Ember review: Mac digital scrapbooking made easy

Realmac Software on Tuesday released its newest Mac application, Ember. It's the successor to Realmac's screenshot-grabbing tool Littlesnapper, building upon that app's foundation but adding digital scrapbooking functions that make gathering digital images quick, easy and fun.

What Apple's iPhoto software does for digital photographs, Ember does for all the other digital imagery you may be interested in. If there are web sites or photo blogs that feature pictures you like, simply subscribe using their RSS or Atom feeds and Ember will keep you up to date on any new image additions.

If you're already familiar with Littlesnapper you'll instantly be comfortable with Ember; although the look and feel has been updated, the basic components are still there: a main library window with a sidebar organizing your digital images by source, along with screen capture tools that let you snap full screenshots, timed screenshots, areas and windows. Sure, those functions are built in to the Mac operating system, but Ember gives you a much easier way of cataloging, sorting and tagging them.

One other thing about Littlesnapper - Ember will import Littlesnapper libraries, as long as you're running a recent update to Littlesnapper.

In fact, if you're familiar with Realmac's offerings, you may remember that Ember already existed: It started life as a web service that Realmac shut down in 2011. With this app's full integration of content from the Web, and its prodigious cataloging tools, branding it as Ember makes a good deal of sense.

Ember subscriptions

You never know when inspiration will strike you when you view an image online, so Ember has built-in support for RSS and Atom feed subscriptions. It'll push an OS X notification to let you know whenever it's updated one of your subscriptions with new images.
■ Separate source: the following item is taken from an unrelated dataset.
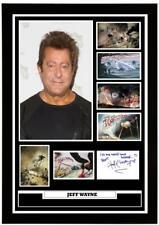 More details for (#193) jeff wayne war of the worlds signed photograph framed/unframed reprint **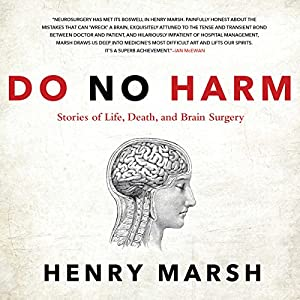 Do No Harm Audiobook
Ember has other built-in tools to make the images you collect useful; you can crop and rotate images; annotate them with text or freehand markups; look at images full-screen; organize your images into collections, or build "Smart Collections" that can contain all images with certain tags, ratings, web URLs, and other criteria; and you can share your images with others by e-mail, AirDrop, Messages, Twitter, Facebook, Flickr, CloudApp or Tumblr. Ember will also read images on your iPad or iPhone.

Ember browser

Ember also has a built-in browser to grab images quickly from the web; cleverly, Realmac has made it possible to reset the width of the browser to meet iPad and iPhone dimensions. This is handy for web developers and others who might be capturing screenshots for clients, for example. However, the page is saved as an image, so the text embedded on that page isn't available to search on.
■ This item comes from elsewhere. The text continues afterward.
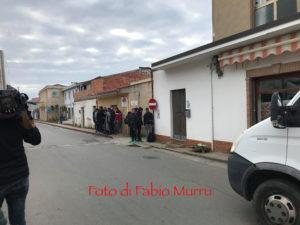 Continuano gli sbarchi di extracomunitari sulle coste del Sulcis. 44 sono arrivati a Porto Pino.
What's more, Realmac has developed extensions for both Safari and Chrome web browsers. With it installed, Safari adds a new toolbar button that lets you "snap" the web page and save it in the Ember library.
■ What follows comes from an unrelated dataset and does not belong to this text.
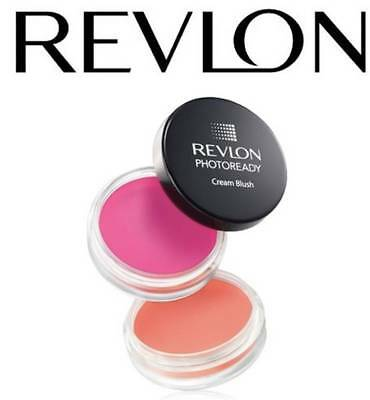 Revlon Photoready Cream Blush * Choose Your Colour * Brand New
Some Littlesnapper customers are bound to be a bit peeved by Realmac's decision to launch Ember as a new app rather than offering it as an update. But software developers have to eat just like everyone else, and Apple offers no upgrade mechanism in the Mac App Store, so Realmac's left with little choice. This isn't just a rebranding, though: Ember has key new features that Littlesnapper didn't, making it a worthwhile investment for anyone who wants to organize and do more with digital images from disparate sources.

The Good

  • Simple to use and very familiar for Littlesnapper users
  • Lots of sharing options
  • Powerful tagging and sharing features
  • Library upgrade support for Littlesnapper

The Bad

  • Saved web pages aren't searchable
  • No upgrade path for Littlesnapper users
  • Steep price

The Bottom Line

Realmac has taken what was already good about Littlesnapper and transformed it into a more powerful and diverse cataloging tool that will help digital pros and others gather and catalog images from the web or wherever else they might derive inspiration from.